PSEUDO/PRENOM : monkey roads/Melody, again ÂGE : vingt quatre bientot PAYS : France, haute normandie, tu veux mon adresse ? FRÉQUENCE DE CONNEXION : Tout le temps,  8j/7, 30h/24 COMMENT AVEZ VOUS TROUVÉ LE FORUM ? : on me la faxer (REPRISE DU PERSONNAGE) nop (TYPE DE PERSO) inventé , Raffaele 2.0 (CRÉDITS) AMIANTE pour le codage de la fiche,  tumblr pour les images, Saez la citation COMMENTAIRE OU SUGGESTION : je veux un sixième compte ARROWluvCharlie AVATAR : Nicolas Simoes
RAFFAELE ANDRE MERCIER
À NOS BOUCHES ESSOUFFLÉES À TROP LES EMBRASSER


(PAPA) La figure paternelle, celle que tu détestes tant. Papa, le corps, l'esprit qui fait peur, qui fait trembler les petites secrétaires sur qui il aboie. Papa, le physique imposant, toi qui lui ressemble trop. Toi qui freine de toutes tes forces pour pas lui ressembler. Trop tard. Collision. Tu es bien le fils de ton père que te répète ta mère. C'est peut-être pour ça que tu le détestes ton père, parce qu'il est le parfait portrait de ce que tu vas devenir. (FAMILLE)Y'as Lou, la fille de papa.

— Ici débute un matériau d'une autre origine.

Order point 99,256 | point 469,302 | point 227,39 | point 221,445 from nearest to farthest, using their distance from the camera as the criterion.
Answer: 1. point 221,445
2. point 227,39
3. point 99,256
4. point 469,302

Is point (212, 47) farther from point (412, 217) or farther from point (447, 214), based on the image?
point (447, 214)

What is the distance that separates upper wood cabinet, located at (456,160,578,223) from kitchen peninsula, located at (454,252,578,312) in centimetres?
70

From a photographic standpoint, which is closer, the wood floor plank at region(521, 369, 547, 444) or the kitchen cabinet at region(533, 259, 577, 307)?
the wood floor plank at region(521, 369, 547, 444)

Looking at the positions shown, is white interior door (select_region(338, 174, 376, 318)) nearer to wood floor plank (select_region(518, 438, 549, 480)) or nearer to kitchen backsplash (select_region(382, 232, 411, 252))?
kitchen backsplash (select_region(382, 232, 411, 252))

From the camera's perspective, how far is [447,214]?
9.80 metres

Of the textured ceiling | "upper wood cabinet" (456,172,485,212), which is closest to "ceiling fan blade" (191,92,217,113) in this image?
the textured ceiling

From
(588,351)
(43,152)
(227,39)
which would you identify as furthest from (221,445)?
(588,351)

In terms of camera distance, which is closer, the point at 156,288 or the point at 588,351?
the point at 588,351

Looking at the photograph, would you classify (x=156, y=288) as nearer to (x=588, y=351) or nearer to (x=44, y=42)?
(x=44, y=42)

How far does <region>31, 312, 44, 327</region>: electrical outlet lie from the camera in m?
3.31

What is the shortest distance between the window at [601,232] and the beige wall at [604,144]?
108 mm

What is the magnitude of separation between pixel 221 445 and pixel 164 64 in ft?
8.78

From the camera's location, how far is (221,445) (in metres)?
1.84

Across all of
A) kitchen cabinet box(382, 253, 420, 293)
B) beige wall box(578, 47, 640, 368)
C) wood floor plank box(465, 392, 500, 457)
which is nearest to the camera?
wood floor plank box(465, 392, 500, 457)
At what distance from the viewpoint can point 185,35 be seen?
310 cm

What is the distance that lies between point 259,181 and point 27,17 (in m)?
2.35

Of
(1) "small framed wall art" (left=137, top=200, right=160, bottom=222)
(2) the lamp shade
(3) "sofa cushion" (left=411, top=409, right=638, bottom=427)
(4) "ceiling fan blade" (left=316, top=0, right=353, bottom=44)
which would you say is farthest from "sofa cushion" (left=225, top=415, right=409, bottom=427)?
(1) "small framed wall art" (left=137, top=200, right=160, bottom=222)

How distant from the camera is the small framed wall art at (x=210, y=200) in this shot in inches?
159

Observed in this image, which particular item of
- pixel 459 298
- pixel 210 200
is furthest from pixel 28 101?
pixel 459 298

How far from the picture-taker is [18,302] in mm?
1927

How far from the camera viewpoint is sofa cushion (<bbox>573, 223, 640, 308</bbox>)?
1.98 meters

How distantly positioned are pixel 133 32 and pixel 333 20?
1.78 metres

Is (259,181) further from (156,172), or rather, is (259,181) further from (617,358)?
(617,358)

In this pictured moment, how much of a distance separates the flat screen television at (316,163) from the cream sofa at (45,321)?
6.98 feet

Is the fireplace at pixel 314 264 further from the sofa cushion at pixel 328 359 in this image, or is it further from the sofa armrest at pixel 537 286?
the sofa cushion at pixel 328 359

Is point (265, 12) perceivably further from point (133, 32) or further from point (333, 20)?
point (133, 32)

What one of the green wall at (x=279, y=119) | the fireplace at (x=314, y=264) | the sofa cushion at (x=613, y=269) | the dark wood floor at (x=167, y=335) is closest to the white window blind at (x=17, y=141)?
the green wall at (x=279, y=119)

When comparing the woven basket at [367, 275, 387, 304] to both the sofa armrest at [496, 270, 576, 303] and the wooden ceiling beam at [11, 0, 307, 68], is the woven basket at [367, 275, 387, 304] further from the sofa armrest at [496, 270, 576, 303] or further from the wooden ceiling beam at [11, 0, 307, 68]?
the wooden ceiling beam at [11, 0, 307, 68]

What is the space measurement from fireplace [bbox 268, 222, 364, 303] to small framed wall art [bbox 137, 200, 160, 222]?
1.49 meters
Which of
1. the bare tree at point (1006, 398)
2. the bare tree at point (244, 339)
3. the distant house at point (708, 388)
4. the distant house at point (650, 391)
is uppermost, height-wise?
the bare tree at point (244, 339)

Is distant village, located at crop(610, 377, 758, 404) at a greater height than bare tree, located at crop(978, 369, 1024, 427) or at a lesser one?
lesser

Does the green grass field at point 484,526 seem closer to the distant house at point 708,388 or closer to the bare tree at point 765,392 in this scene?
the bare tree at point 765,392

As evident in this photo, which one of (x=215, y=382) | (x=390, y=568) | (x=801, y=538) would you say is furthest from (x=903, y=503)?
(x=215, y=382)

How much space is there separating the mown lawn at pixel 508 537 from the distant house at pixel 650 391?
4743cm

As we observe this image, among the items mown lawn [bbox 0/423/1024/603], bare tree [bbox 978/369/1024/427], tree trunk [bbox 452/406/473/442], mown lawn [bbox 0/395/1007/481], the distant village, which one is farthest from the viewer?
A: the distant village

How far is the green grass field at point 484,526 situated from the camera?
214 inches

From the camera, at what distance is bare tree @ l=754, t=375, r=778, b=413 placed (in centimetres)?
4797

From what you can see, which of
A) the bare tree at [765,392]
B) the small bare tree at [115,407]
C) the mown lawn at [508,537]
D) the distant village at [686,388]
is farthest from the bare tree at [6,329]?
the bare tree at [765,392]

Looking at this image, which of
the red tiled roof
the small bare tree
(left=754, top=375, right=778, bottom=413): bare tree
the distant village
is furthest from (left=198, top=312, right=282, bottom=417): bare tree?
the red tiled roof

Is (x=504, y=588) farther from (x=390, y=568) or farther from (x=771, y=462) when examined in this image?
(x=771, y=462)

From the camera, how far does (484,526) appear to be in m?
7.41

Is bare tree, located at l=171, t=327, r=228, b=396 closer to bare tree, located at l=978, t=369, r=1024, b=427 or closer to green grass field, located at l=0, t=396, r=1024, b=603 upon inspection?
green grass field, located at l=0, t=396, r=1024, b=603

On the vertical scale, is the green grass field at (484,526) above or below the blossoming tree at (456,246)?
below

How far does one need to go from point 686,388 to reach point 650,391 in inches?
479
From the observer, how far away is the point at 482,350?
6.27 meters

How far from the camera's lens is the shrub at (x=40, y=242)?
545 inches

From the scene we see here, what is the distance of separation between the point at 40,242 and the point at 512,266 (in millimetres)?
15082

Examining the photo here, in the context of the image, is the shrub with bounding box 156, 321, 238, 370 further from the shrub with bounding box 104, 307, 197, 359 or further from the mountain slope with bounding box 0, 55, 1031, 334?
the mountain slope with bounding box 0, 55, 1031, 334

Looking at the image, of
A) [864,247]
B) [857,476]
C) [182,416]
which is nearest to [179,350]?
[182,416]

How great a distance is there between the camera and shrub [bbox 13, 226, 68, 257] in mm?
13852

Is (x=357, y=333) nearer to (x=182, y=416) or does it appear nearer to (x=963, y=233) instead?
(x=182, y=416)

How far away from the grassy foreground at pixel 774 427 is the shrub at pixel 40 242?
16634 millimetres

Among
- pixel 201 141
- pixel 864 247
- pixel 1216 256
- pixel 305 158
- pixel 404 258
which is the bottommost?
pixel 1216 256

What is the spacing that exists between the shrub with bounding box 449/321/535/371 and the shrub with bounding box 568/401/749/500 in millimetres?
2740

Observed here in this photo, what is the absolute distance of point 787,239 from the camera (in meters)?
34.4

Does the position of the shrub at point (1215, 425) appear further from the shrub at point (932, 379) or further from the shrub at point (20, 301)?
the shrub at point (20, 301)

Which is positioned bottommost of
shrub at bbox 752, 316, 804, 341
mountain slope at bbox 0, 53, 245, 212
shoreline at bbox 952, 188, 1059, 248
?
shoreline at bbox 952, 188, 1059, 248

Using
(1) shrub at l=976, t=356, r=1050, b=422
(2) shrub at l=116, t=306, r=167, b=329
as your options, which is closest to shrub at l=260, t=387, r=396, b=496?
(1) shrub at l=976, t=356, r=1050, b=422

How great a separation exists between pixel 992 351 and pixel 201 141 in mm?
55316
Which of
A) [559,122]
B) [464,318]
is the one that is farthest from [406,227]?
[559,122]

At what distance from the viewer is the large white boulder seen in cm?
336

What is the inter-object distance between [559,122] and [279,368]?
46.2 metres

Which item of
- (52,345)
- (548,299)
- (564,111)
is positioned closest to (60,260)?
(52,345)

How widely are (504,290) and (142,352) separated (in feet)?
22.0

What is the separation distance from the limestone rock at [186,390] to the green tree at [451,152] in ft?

Ta demi-soeur, celle qui a deux ans de plus que toi, celle avec qui tu t'es jamais entendu. Elle t'aimait pas, t'était le chouchou de maman, et elle, elle était que l'enfant illégitime de l'infidèle mari. Puis yas maman aussi. Maman qui porte toute la douceur et l'amour du monde. Maman des caresses et des câlins, des gouters d'après-midi pluvieux et des longs dimanches. Maman qui console quand papa frappe. Souvent. Trop souvent. (CONTROLE)Contrôler tout ce qui peut l'être. Toi. Les gens. Surtout les gens. Contrôler le reste, ne jamais perdre le contrôle. Le sentiment d'être meilleur que les autres, l'impression de mieux réussir. Contrôler tout. Les sentiments, les filles, l'argent -quand tu en avais encore-, le temps si c'était possible. (PARIS) Paris est magique. Le Paris de ton enfance, les rues pavé, les bords de seine, les toits gris. Paris la vraie ville qui ne dort jamais, Paris l'insomniaque, les soirées parisiennes et les Parisiennes. Paris te manque. Un peu chaque jour, un peu quand tu regardes à la fenêtre, du haut de tes quinze étages et que tu ne vois aucune tour Eiffel. Paris te manque mais pour rien au monde tu ferais plaisir à ton père en retournant vivre le bas. Paris dans le coeur. (LUXE) L'argent facile, offert par papa. Les belles choses, les beaux vêtements, les beaux bijoux, les belles montres, les belles chaussures. Les beaux restaus, les beaux endroits. La belle vie. Le train de vie qui change, les mauvaises habitudes qui restent. Le luxe qui attire, l'oeil, et les gens. Le luxe qui te fait te sentir important. Et tu pensais avoir changé, tu pensais ne plus en avoir besoin, mais on y revient toujours.... (LUXURE) La drogue, la vrai. Les filles qui vont et qui viennes, les draps salis, les draps froissés par leurs corps que tu manipules avec soin. Les cheveux blonds, les cheveux brun, les cheveux roux, qu'importe la couleur, l'origine, la taille, yen a toujours une différent chaque soir.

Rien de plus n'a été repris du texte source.